Dans un communiqué diffusé ce mardi soir 6 février, la Cédéao dit « suivre avec préoccupation l’évolution de la situation au Sénégal » et « déconseille toute action ou déclaration » pouvant aller « à l’encontre » de la Constitution et « encourage » la classe politique à « rétablir le calendrier électoral ».
Elle prendra « toutes les mesures nécessaires pour accompagner » le Sénégal et « maintenir » sa « tradition démocratique ». C’est effectivement le nouveau défi sur lequel la Cédéao joue peut-être sa survie. Alors que Macky Sall a annoncé et obtenu le report de l’élection présidentielle qui devait se tenir dans trois semaines, ses opposants dénoncent la « dérive autoritaire » du président sénégalais. Ce report survient après que les régimes putschistes du Mali, du Niger et du Burkina, ont annoncé leur retrait de la Cédéao qui, justement, exige d’eux l’organisation d’élections. Si les situations ne sont pas les mêmes, le moment pose en tout cas un défi de taille à l’organisation régionale.

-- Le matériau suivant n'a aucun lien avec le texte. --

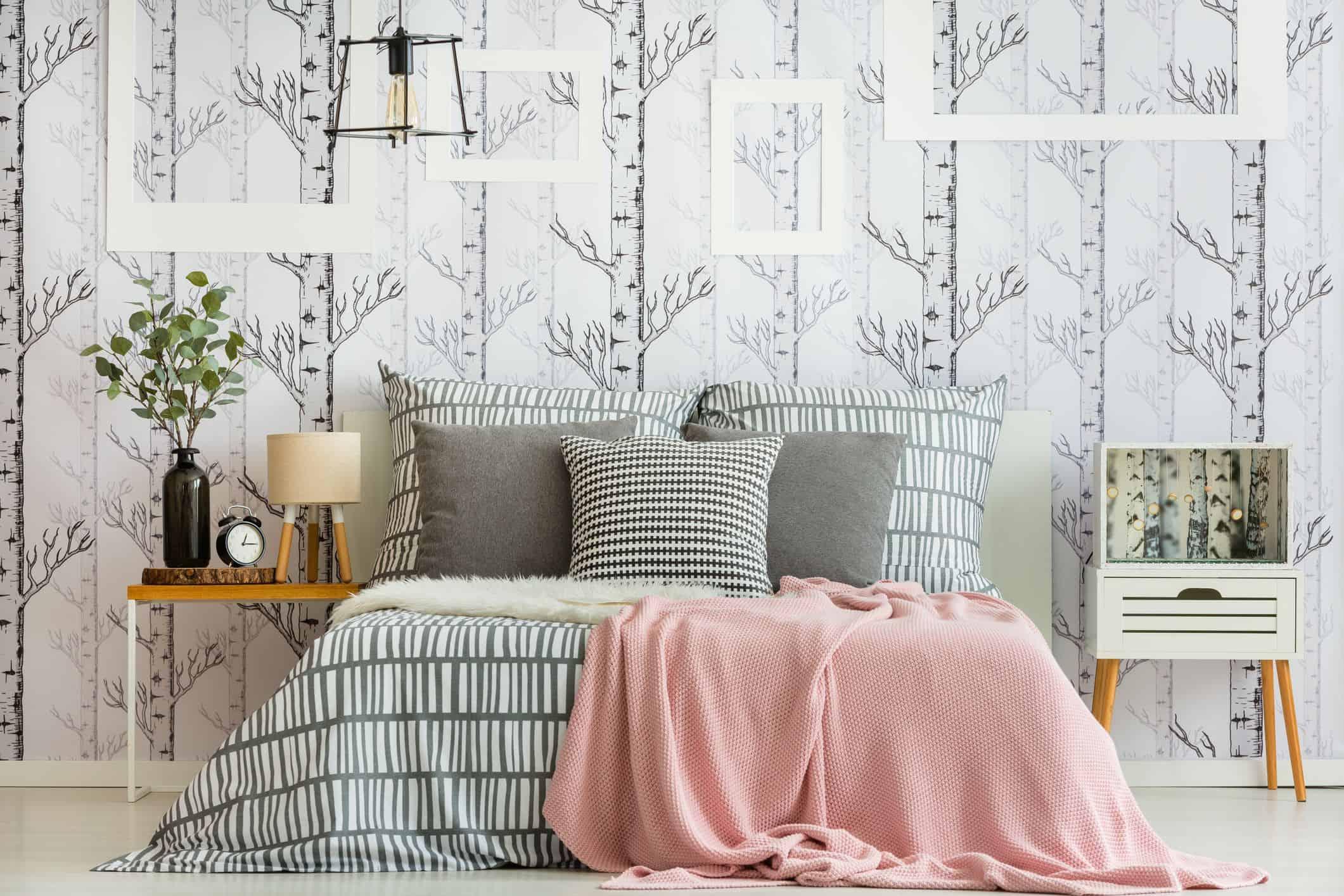 pattern wallppaer in small bedroom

S’agit-il de sauver la crédibilité d’un processus électoral fragilisé ? Ou d’un stratagème pour se maintenir au pouvoir ? Le président sénégalais Macky Sall a en tout cas repoussé l’élection présidentielle et prolongé son propre mandat. Le dernier pays ouest-africain à avoir pris une telle décision, c’est le Mali du colonel Assimi Goïta, dont la présidentielle était -hasard du calendrier- également prévue ce mois de février.
Macky Sall est arrivé au pouvoir par les urnes lors d’élections démocratiques et non à la faveur d’un double coup d’État militaire, il a réitéré son engagement à ne pas briguer de nouveau mandat et un camp politique opposé au sien a lui-même demandé le report du scrutin. Au Mali, enfin, aucune nouvelle date n’a été annoncée depuis l’annonce du report il y a quatre mois et demi.
Qu’importe, l’aubaine est trop belle pour les tenants du « néo-panafricanisme » qui exultent et classent désormais Macky Sall dans la catégorie des « putschistes ». Sur les réseaux sociaux circulent des montages du président sénégalais affublé d’un treillis militaire, ou du sobriquet de « Mackyavel ».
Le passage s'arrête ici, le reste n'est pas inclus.